Skripsi
KAJIAN PEMANFAATAN DATA CITRA SATELIT HIMAWARI-8 UNTUK MENDETEKSI AWAN SIGNIFIKAN DARI AWAN CUMULONIMBUS (STUDI KASUS 20 FEBRUARI 2017 DAN 24 OKTOBER 2016)
Indonesia merupakan salah satu negara kepulauan, yang akibatnya mudah terjadi proses konvektif diatas Benua Maritim Indonesia (BMI) yang menyebabkan pola hidup awan Cumulonimbus (Cb) sangat cepat dan pendek. Hal ini biasanya dapat menyebabkan bencana hidrometeorologi seperti hujan lebat, thunderstorm, angin kencang dan lain–lain. Oleh karena itu, dengan adanya satelit himawari-8 dapat membantu dalam mengidentifikasi perkembangan awan konvektif yang dapat menimbulkan bencana, salah satunya dengan memberikan early warning awan Cb yang dapat menyebabkan potensi terjadinya cuaca signifikan. Data yang digunakan adalah data satelit kanal 13 dan 15 untuk menentukan ambang batas awan Cb diwilayah tropis yang kemudian diolah dengan menggunakan program Python untuk mendeteksi awan Cb. Berdasarkan penelitian, hasil validasi antara kejadian hujan di wilayah Jakarta tanggal 20 februari 2017 yang menggunakan data pias hujan per jam menunjukkan kesamaan dengan peringatan dini potensi cuaca signifikan dari awan Cb dengan data citra satelit.

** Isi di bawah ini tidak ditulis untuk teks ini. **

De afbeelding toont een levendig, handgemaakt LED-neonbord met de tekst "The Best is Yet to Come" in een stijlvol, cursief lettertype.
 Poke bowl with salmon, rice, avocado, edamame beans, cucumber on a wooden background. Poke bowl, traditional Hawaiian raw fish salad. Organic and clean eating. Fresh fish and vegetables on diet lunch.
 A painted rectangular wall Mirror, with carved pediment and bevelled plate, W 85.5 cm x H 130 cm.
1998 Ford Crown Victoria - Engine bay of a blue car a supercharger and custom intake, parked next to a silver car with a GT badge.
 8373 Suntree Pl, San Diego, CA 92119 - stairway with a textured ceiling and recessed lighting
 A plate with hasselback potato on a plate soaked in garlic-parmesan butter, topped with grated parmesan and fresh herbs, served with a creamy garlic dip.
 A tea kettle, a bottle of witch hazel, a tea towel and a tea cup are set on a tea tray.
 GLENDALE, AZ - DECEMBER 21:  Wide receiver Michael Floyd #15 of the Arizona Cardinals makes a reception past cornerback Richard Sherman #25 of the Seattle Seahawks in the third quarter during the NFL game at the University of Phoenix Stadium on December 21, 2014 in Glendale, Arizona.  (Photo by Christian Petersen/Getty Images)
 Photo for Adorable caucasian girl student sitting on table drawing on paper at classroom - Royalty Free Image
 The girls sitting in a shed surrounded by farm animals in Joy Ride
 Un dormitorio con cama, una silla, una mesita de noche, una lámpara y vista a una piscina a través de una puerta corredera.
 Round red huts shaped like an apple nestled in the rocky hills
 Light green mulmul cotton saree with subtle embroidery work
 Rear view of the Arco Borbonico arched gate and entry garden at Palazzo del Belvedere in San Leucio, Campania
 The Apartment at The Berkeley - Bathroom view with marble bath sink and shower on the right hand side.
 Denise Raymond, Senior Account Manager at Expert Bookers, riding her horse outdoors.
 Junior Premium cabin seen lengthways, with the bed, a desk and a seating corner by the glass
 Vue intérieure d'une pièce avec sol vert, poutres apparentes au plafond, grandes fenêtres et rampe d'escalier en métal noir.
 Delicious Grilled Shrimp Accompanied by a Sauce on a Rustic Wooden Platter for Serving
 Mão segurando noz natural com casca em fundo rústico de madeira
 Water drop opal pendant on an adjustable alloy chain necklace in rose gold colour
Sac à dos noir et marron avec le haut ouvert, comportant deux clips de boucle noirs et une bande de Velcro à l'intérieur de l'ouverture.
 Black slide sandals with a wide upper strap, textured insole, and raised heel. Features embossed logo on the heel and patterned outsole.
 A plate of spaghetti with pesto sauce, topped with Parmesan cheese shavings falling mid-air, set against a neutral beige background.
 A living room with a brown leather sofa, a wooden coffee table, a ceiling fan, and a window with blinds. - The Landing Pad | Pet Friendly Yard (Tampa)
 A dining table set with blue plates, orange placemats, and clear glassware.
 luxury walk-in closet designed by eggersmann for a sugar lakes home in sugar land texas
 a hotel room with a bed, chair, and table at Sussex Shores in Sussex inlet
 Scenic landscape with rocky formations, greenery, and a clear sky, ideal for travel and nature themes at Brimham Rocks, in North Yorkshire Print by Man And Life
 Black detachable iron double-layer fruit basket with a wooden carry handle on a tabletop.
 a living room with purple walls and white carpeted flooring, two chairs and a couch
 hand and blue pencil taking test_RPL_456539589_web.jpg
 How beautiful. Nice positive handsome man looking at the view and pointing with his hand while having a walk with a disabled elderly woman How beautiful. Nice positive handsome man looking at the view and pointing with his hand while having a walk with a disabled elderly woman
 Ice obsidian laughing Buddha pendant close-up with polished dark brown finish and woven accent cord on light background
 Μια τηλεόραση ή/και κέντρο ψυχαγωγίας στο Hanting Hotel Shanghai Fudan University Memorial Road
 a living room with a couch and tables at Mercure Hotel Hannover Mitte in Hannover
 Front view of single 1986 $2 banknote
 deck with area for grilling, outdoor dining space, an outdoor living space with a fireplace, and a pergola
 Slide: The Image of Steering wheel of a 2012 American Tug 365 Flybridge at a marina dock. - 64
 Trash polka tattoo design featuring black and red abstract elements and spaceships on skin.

Sehingga dengan memasukkan suhu threshold dibawah -50 oC sangat mendukung untuk potensi pertumbuhan awan Cb yang menghasilkan hujan. Sehingga, produk peringatan dini potensi cuaca signifikan bisa digunakan sebagai tambahan dalam memprediksi prakiraan cuaca kedepannya. Namun, apabila suhu threshold tidak terpenuhi maka peringatan dini awan Cb tidak terdeteksi.